Saved data entries:
------------------------------------------------------------

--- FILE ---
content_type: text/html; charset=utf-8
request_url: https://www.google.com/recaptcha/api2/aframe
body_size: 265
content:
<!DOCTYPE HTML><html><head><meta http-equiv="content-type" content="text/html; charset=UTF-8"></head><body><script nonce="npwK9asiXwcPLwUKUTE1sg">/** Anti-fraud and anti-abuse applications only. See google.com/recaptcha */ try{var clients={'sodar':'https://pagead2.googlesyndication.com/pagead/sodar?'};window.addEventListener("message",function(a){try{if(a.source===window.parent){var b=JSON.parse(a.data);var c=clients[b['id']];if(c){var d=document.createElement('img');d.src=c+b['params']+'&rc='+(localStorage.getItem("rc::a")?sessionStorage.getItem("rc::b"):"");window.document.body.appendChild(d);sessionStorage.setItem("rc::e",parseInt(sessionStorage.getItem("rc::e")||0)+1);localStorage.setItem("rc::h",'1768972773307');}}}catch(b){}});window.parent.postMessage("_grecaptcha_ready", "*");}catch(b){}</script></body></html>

------------------------------------------------------------

▶ [YOUR TASK] Set the lines down exactly as they stand, beginning at the one that contains "content_type: text/html; charset=utf-8" and stopping after the last line of the entries above.

▶ [TASK RESPONSE]
content_type: text/html; charset=utf-8
request_url: https://www.google.com/recaptcha/api2/aframe
body_size: 265
content:
<!DOCTYPE HTML><html><head><meta http-equiv="content-type" content="text/html; charset=UTF-8"></head><body><script nonce="npwK9asiXwcPLwUKUTE1sg">/** Anti-fraud and anti-abuse applications only. See google.com/recaptcha */ try{var clients={'sodar':'https://pagead2.googlesyndication.com/pagead/sodar?'};window.addEventListener("message",function(a){try{if(a.source===window.parent){var b=JSON.parse(a.data);var c=clients[b['id']];if(c){var d=document.createElement('img');d.src=c+b['params']+'&rc='+(localStorage.getItem("rc::a")?sessionStorage.getItem("rc::b"):"");window.document.body.appendChild(d);sessionStorage.setItem("rc::e",parseInt(sessionStorage.getItem("rc::e")||0)+1);localStorage.setItem("rc::h",'1768972773307');}}}catch(b){}});window.parent.postMessage("_grecaptcha_ready", "*");}catch(b){}</script></body></html>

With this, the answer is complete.